Start from market value, not cost
Cost price is what you paid. Market value is what a wholesale or discount channel will pay you today. They are almost never the same number, and for clearance stock the gap is usually large.
A useful mental model: a professional clearance buyer pays a percentage of recoverable trade value, not RRP. Recoverable trade value depends on condition, shelf life, channel access, season, and the next buyer in the chain.
The five factors that drive your number
Every offer ultimately comes back to five questions:
- Category — is there an active resale market for this product type?
- Condition — new sealed, like-new, mixed grades, customer returns?
- Shelf life — for FMCG, anything under 6 months trades at a steep discount
- Channel restrictions — can the buyer resell on UK marketplaces, or are they boxed in?
- Volume and consolidation — mixed pallets are slower to move than a clean, single-SKU lot
Why brand and channel control matter
If the brand owner restricts where stock can be resold, the pool of buyers shrinks. That isn't a bad thing — channel-safe resale routes exist and are often the best way to clear premium brands without damaging RRP positioning. But it does affect price.
Be upfront about channel restrictions when you request a valuation. A serious buyer will offer a higher price when they know they can resell through their best route, and a lower one when they have to work inside tighter constraints.

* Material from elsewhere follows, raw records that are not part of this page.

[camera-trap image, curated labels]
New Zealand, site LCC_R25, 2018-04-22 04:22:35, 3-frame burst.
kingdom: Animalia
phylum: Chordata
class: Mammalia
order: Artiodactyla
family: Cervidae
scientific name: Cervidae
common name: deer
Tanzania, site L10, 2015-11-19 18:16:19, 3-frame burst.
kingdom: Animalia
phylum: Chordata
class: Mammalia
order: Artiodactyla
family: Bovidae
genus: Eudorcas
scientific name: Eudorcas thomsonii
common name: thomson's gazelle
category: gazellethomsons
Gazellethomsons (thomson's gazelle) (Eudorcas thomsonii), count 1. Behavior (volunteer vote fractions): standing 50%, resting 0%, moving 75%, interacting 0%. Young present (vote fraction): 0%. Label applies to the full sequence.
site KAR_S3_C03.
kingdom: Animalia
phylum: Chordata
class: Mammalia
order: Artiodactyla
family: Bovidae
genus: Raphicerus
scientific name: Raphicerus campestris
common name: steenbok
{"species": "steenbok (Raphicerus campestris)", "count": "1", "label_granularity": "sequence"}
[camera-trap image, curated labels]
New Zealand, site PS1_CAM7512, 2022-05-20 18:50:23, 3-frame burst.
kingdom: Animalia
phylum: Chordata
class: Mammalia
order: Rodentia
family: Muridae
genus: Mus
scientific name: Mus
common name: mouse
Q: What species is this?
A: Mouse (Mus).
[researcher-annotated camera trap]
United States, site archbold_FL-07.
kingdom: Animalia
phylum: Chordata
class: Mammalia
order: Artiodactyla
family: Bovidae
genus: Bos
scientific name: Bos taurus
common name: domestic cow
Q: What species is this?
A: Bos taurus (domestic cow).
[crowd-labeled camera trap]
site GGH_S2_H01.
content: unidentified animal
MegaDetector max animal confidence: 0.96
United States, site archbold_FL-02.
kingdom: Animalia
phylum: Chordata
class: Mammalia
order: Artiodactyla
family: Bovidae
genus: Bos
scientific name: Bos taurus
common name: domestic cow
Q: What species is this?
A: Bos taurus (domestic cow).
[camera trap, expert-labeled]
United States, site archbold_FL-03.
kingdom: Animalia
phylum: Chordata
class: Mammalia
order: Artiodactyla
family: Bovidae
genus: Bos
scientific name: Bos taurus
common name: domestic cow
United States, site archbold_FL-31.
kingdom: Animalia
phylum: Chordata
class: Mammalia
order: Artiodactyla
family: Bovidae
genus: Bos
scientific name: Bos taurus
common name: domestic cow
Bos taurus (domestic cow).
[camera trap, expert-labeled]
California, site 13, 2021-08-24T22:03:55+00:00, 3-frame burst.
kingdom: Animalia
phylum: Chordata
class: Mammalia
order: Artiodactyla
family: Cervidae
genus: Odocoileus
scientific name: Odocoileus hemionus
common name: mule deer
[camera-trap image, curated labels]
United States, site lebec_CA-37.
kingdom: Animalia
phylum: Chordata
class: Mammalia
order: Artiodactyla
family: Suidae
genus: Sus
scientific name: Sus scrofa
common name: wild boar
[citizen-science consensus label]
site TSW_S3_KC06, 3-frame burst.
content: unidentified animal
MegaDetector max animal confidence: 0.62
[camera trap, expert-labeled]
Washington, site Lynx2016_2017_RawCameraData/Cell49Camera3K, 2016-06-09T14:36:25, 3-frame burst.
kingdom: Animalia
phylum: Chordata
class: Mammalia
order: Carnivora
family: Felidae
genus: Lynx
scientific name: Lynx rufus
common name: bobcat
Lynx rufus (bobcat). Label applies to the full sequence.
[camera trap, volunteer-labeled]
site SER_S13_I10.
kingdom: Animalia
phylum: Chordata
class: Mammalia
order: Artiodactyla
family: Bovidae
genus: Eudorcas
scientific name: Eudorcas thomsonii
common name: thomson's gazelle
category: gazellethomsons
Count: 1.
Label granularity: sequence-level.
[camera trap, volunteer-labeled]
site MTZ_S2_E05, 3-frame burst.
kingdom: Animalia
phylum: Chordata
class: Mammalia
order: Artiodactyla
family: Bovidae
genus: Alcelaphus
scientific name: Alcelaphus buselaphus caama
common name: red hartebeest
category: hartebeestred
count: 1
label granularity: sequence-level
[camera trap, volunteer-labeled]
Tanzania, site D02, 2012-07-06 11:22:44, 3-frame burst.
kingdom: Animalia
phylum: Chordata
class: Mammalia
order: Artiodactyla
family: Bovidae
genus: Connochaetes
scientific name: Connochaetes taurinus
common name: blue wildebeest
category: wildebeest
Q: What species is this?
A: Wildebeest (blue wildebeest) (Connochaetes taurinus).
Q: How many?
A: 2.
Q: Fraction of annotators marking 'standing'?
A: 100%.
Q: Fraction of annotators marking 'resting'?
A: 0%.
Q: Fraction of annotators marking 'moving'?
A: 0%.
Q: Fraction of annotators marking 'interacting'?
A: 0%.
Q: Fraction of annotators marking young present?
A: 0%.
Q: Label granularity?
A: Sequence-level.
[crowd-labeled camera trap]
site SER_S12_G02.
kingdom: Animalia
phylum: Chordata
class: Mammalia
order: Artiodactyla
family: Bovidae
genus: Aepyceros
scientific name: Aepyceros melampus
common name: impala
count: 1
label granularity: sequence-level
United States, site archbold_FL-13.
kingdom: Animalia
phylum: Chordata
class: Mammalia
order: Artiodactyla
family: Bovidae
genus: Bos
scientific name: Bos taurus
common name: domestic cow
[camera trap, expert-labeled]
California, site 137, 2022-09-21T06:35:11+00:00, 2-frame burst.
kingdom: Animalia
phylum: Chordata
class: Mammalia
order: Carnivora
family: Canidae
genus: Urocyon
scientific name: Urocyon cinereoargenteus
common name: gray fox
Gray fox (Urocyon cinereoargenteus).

Setting realistic expectations
If you have a stock list with cost price of £100,000 and an RRP of £200,000, the clearance value will almost always be a small fraction of cost — frequently in the 8–20% range, sometimes higher for fast-moving branded lines and lower for old-season fashion or obsolete electronics.
The fastest way to get an accurate number is to send a clean stock list with quantities, condition and location, and a few representative photos. Two-line emails get two-line answers.